Zum Umfang des Datenzugriffs vgl. Dißars, in Schwarz/Pahlke/Keß, AO/FGO, § 147 AO Rz. 42ff.
2.17.2 Tauglicher Täter
Rz. 130c
Verantwortlich für die Gewährung des vollständigen Datenzugriffs ist der Adressat der Anordnung i. S. d. § 379 Abs. 6 S. 1 AO und somit i. d. R. der Stpfl. als Buchführungs- und Aufzeichnungspflichtiger. Selbiges gilt nach Ansicht des BFH hingegen nicht für Unterlagen und Daten, die "freiwillig", also über die gesetzliche Pflicht hinaus aufgezeichnet wurden, da diese nicht dem Datenzugriff unterliegen. Neben den Buchführungs- und Aufzeichnungspflichtigen, bei denen es sich zugleich auch um die Aufbewahrungspflichtigen handelt, sind auch die für sie handelnden Personen i.

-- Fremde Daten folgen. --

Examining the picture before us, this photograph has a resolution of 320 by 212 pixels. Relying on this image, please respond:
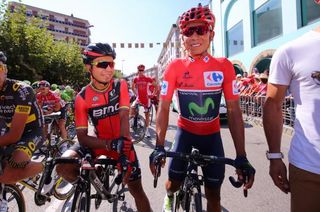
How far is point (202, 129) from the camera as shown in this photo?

S. d. §§ 34, 35 AO zur Vorlage verpflichtet. Da die Aufbewahrungspflicht eine öffentlich-rechtliche Pflicht darstellt, kann sie hingegen nicht durch private Vereinbarungen abbedungen oder übertragen werden.
Rz. 130d
Die Verpflichtung zur Aufbewahrung geht hingegen auf den Rechtsnachfolger (z. B. den Erben) über und sie besteht im Fall der Unternehmensliquidation fort. Da die allgemeine Buchführungs- und Aufbewahrungspflicht auch im Fall der Eröffnung eines Insolvenzverfahrens fortbesteht, ist der Insolvenzverwalter zur Aufbewahrung und damit auch zur Vorlage verpflichtet, solange er das Unternehmen weiter betreibt oder abwickelt. Den Erwerber im Fall der Betriebsveräußerung im Ganzen trifft hingegen keine Aufbewahrungspflicht für Unterlagen bis zum Zeitpunkt der Veräußerung. Diese verbleibt beim Veräußerer. Übernimmt der Erwerber die Unterlagen, so wird er nicht selbst Träger der Aufbewahrungspflicht.